It wasn't really a funeral, although the students billed it as one. It was more like a rebirth the day the Free Academy, founded in 1847, was rechristened in 1866 as the College of the City of New York.
The academy had been founded by Townsend Harris, a wealthy merchant and president of the board of education who recruited Horace Webster, a West Point graduate, to conduct an experiment in higher education. "The experiment is to be tried," Webster said, "whether the children of the people, the children of the whole people, can be educated; and whether an institution of the highest grade can be successfully controlled by the popular will, not by the privileged few." Webster stayed on to become the first president of City College.
It began as an all-male institution but was progressive in other ways, forming an academic senate in 1867 (billed as the first student government in the nation) and abolishing chapel attendance early in the twentieth century to make it more welcoming to non-Christian students. In 1907, after enrollment topped thirty-two thousand, the college moved to what would become a thirty-six-acre verdant neo-Gothic campus designed by George Browne Post. (Satellite campuses would later become Brooklyn and Queens Colleges.) Women were admitted to graduate programs in 1930 and, finally, to the college in 1951.

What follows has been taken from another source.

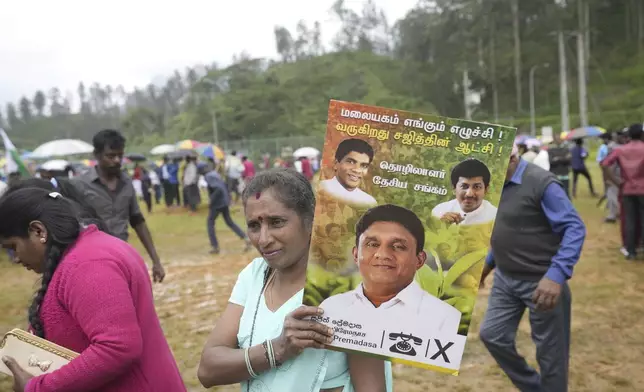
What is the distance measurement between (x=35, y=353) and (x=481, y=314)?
4.97 metres

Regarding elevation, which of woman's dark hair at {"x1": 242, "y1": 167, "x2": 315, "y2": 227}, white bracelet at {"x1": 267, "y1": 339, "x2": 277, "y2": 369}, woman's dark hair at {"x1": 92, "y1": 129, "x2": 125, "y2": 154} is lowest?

City became known during the 1920s and '30s as "the poor man's Harvard" because, as the college's official history recalls, "in the years when top-fight private schools were restricted to the children of the Protestant establishment, thousands of brilliant individuals (including Jewish students) attended City College because they had no other option. ... Even today, no other public college has produced as many graduates who went on to win Nobel Prizes; like City students today, they were the children of immigrants and the working class, and often the first of their families to go to college.
In the 1930s the college was a political cauldron dominated by Communists, socialists, Trotskyites, Stalinists, other radicals, and tamer progressives, some of whom would emerge decades later as the lapsed liberals who formed the core of neoconservatism. "The memory of poverty and those tedious subway rides has faded with time, whereas what I now recollect most vividly is the incredible vivacity with which we all confronted the dismal 1930s," wrote one of those old liberals, Irving Kristol, without regrets. "If I left City College with a better education than did many students at other and supposedly better colleges, it was because my involvement in radical politics put me in touch with people and ideas that prompted me to read and think and argue with a furious energy."
The twenty-four institutions of higher learning of the City University of New York constitute the largest public urban university system in the country. City, the founding institution, has been joined by ten senior colleges, seven community colleges, an honors college, and five graduate and professional schools, with a fulltime enrollment of more than 160,000.